Willingly, Paul did as he was told, already stiffening at the sight of her. She took his head in her hands and kissed him, a kiss that started slow and sweet but which quickly turned hungry, passionate, longing. Breaking apart, and grinning wickedly, Inga got down onto her knees and unzipped his jeans, freeing his wonderful large member. After licking all around the edge and tip with her famished tongue, she took it in her mouth as deeply as she knew she could go, an expert at pleasuring her man this way.
If this is to be our last weekend together, she thought, I'm gonna make it a weekend he'll never forget.
Paul stroked her soft hair as he felt an immense rush all over his body. He stripped off his shirt as Inga sucked and licked, his own nipples hardened on his impressive chest, a result of many sessions in the gym and out here in the wild. He'd had a lot of women go down on him, but Inga was the only one who really knew exactly what to do.
"Oh, baby," he croaked. "That feels amazing! Mmm. I love that, ha ha. Mmm."
Liz was sitting up in the fold out bed, reading a dog-eared paperback novel that she was more than three-fifths of the way through. It was one of her favourites: a rather tacky romance about a nineteenth-century lady in love with a dashing stable boy. At least, that's what Artie thought it was about. She had a rather large collection of these books and they all seemed to be more or less about the same thing.

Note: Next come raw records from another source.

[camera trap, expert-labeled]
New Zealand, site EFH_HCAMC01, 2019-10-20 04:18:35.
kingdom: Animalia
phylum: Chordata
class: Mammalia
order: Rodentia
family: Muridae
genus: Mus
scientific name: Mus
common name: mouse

"Thought you were tired," he said to her, taking off his shirt.
"I am," she said, not breaking her gaze from the words on the page. "But I just wanna finish this chapter."
Artie grinned, and continued to take off his clothes. Soon he was standing naked in front of her, his semi-erection feeling amazing in the warm fresh air. Liz glanced causally over at him before doing a double-take, her eyes widening.
"You're going to sleep naked?" she asked him disbelievingly.
Artie shrugged. "Figured it was too hot for PJs," he said. "Aren't you going to be uncomfortable in yours?"
Liz was dressed in a simple nightshirt and girl's boxer shorts, all white. She shook her head. "I'll be fine. These are designed to not heat up the body much."
I'll say, thought Artie. He hopped into the bed next to her and lay on his side, his arm resting his head as he looked at her closely. His erection became harder as he revelled in how her large breasts stretched against the material of her shirt. Memories of the previous night – of their passionate lovemaking back home – came flooding back to him; he wanted her now.
He leaned over and began to nuzzle her neck. At first she grinned, then she started to squirm a little.
"Artie," she said, laughing. "Come on, stop it. I'm trying to read."
"Yeah?" he said innocently, kissing her arm all the way down to her hand. "And I'm trying to turn you on."
She looked at him with a slight hint of disapproving in her eyes. "Well, don't. It's not gonna happen so you can put this back where he came from." She took his hard flesh away from her leg where it had been teasingly poking and moved it away slightly, forcing Artie to roll over.
He looked at her, his lust slowly beginning to fade. Here we go again, he thought.
She saw his obvious frustration. "What's the matter? You look pissed off."
"It's just...you're too tired to sleep with me but you're awake enough to read."
"It's not just that and you know it," she said, trying to be as understanding as she could be. "I'm just not comfortable with doing anything like that out here, especially with our best friends so close to us in the other tent."
"Like they're not fucking their brains out right now?"
"Come on, Artie. You know me..."
"Yeah, I know you," he said moodily, sitting up and reaching for his underwear, his erection now gone.
"What's that supposed to mean?" she asked him, a little hurt.
He looked over at her. "I'm just...nothing. It's nothing."
"Artie, talk to me. What's wrong? You've been weird all day. This is supposed to be our anniversary holiday."
"Yeah, with two other people along for the ride."
Liz gaped. "You were fine with Inga and Paul coming along. You said so. We wouldn't have got here if it wasn't for Paul."
"Why do I get the feeling that the only reason you wanted them along was to stop me from convincing you to do something new, something you've never done before?"